The raw, earthly smell of the first drops of rain signaled
the onset of the monsoon of 1962. Ten year old Rohan watched it from his window
and inhaled deeply. He felt like he wanted to draw in as much as possible of
this place that he loved so dearly. The rain had washed clean the gardens and
roads of Bangalore. A city of sheer beauty, it was like a large painting
suspended in time, being restored to its original brilliance with one masterly stroke.
Bangalore with flower-laden trees, small lakes and numerous gardens was
wonderful to behold. All was quiet, calm and serene.

But
even his love for Bangalore could not match his passion for playing outdoors.
His face registered dismay when the drizzle turned into a downpour and sheets
of rain hid the verdant trees and the glitter of the rocks beyond the playing
fields. He would lose valuable time waiting for the rain to subside to play
cricket with his friends.

Drizzly
weather or what his dad called ‘English weather’ never hampered him like a
monsoon onslaught did. It was as familiar to him as the streets and their
English names – Lloyds Road, Cline Road, Hutchins Road and Davis Road. The
English had definitely made Bangalore into a ‘Little
England’
and left behind a large community of Anglo Indians. A proud community of mixed
cultures, they were concentrated in the northern part of the city called the ‘Cantt’
(short for Cantonment) along with a cosmopolitan mix of settlers from other
states and countries.

The
southern part, the original old Bangalore was known as the ‘City’ area. The
Cantt area, extending from Richmond Town to Frazer Town, had spacious bungalows
with servant’s quarters, private lawns and gardens. It was a township by
itself, with lakes, gardens, theatres, restaurants, bars and exclusive clubs.
The Cantt area was nothing without the Anglo-Indians whose exuberance and fun
loving nature enhanced the charm of life in Bangalore. They lived for the day
and never gave the morrow a thought. Romantic at heart, partying was their
greatest pastime. A few couples, country liquor, lots to eat and they would
dance till the stars drooped and went down under.
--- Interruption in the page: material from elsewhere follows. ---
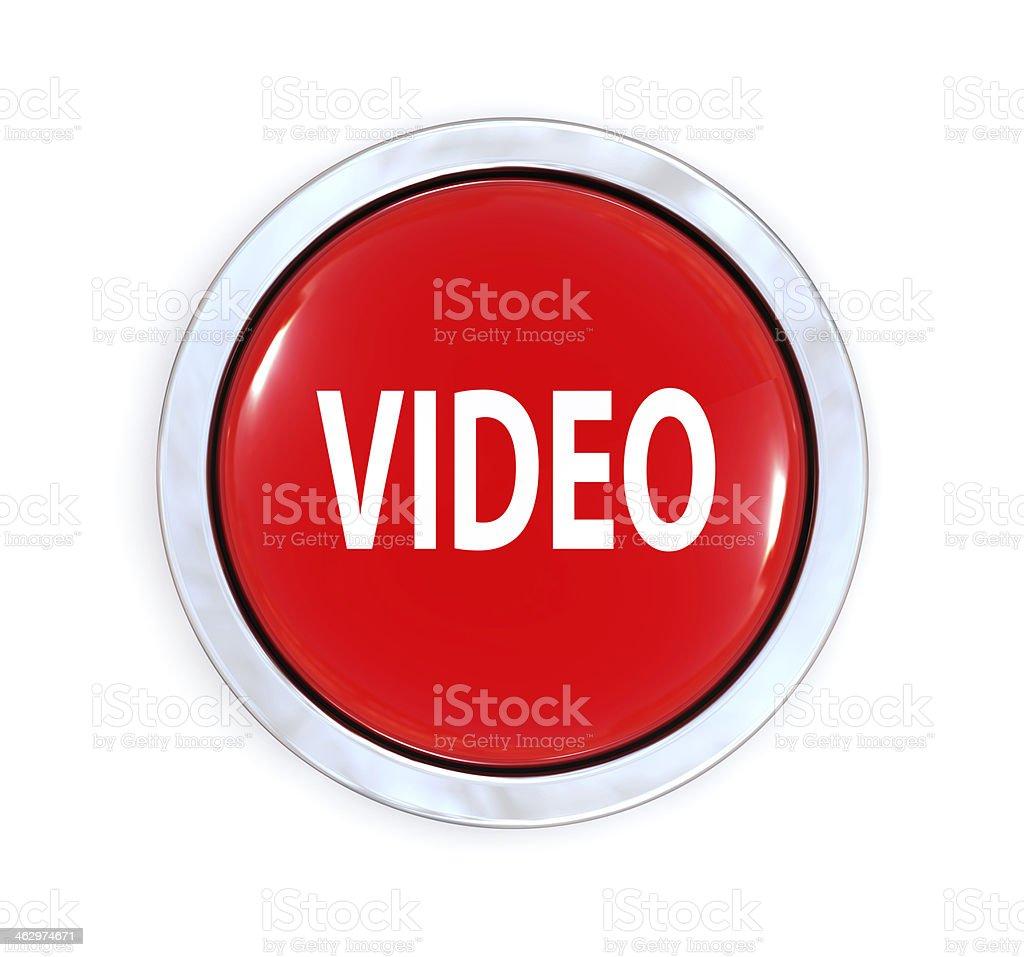 Video Button stock photo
Rain, rain go away, come again another day,” Rohan whispered urgently, and was gratified to see the
rain gradually stop. Now, he could go out to the beckoning playground and join
his friends for a game of cricket, yet another legacy of the British.
“Ma,
I am going to play”, he yelled.
“Come
back on time, Rohan”, his mother warned. “Or you know how your father reacts!” Rohan
ran out, looking back to wave to his mother at the door.

They
were all there – Peter, Oscar, Roy, Philip, Akbar, Kiran, Akshay, Arun, Joe,
Allan, Mahmud and Inder. The stumps were up, the teams chosen and the game was
on. Cricket was an obsession with Rohan.
“Come
on Rohan, we must win today”, urged Inder.
 “What high hopes”, teased Oscar.


Peter
always red in the face, yelled, “Oscar, shut your bloody mouth and start
batting.”

Praises for the Book:



The book is simple in style and content, for often it is this simplicity that bewilders and rouses


Interest.

~ Shri S . Rajendra Babu, Former Chief Justice of India



The book has excellent literary craftsmanship, passion humour and adventure. Highly recommended.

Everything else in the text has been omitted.